Once you've sprayed the hair the best thing to do is just to let it dry out naturally.

When you take the curlers out don't comb them out, it will make the hair frizzy, separate the curls gently with your fingers.

Tuesday, 2 February 2010

It Was All Fun At The Fair

The morning was cold, so cold I had to scrape ice off the car and Cassie and I shivered for the 5 minute drive to McDonalds where we captured breakfast bagels (YUM!!!) before setting off for the fair venue.

You know when you have a good friend in someone when they are prepared to drag their carcass out of bed on a Sunday morning at silly o'clock to help you set up and run a stand at a craft fair.
The venue was really easy to find, always a bonus for the geographically challenged like myself and unloading, a breeze we could pull up right outside and just trundle everything inside. So important when you have a stand to set up and tons of stuff to bring in and you're half asleep from lack of sleep from anxiety and excitement.

I really loved the venue, outside great parking and easy access and inside a big airy room with lots of space to maneouvre and bonus 2 bars! We only had one table to organise so it wasn't terribly long before we were all set and even had time to spare to have a chat with another reborn artist who also had a table.

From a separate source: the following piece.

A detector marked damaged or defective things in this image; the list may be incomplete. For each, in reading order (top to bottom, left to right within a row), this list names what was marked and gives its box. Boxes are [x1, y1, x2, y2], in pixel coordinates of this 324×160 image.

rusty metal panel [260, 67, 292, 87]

The day was mostly busy with a steady stream of visitors who showed, on the whole, a lot of positive interest in the dolls and were keen to ask questions about how much work goes into a doll and were quite shocked at the estimate of 120 hours of painstaking work.

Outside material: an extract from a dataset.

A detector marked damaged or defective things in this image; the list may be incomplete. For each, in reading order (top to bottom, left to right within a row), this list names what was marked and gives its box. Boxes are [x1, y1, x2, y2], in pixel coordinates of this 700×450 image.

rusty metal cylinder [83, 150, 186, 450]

Cassie and myself took turns to take a little wander around the rest of the show and there were so many wonderful things to see and buy, Cassie was particularly taken by a range of childrens clothing and I was in awe of some pottery and some mosaic glass art that was there for sale.

One of my mini's was lucky enough to find herself a new home with a very sweet lady who seemed particularly taken with the doll art.

By the time the event ended (4pm) I was feeling rather pooped and more than ready to pack up, head home and order a Chinese, mmmm Sweet and Sour Chicken Hong Kong Style, so so good!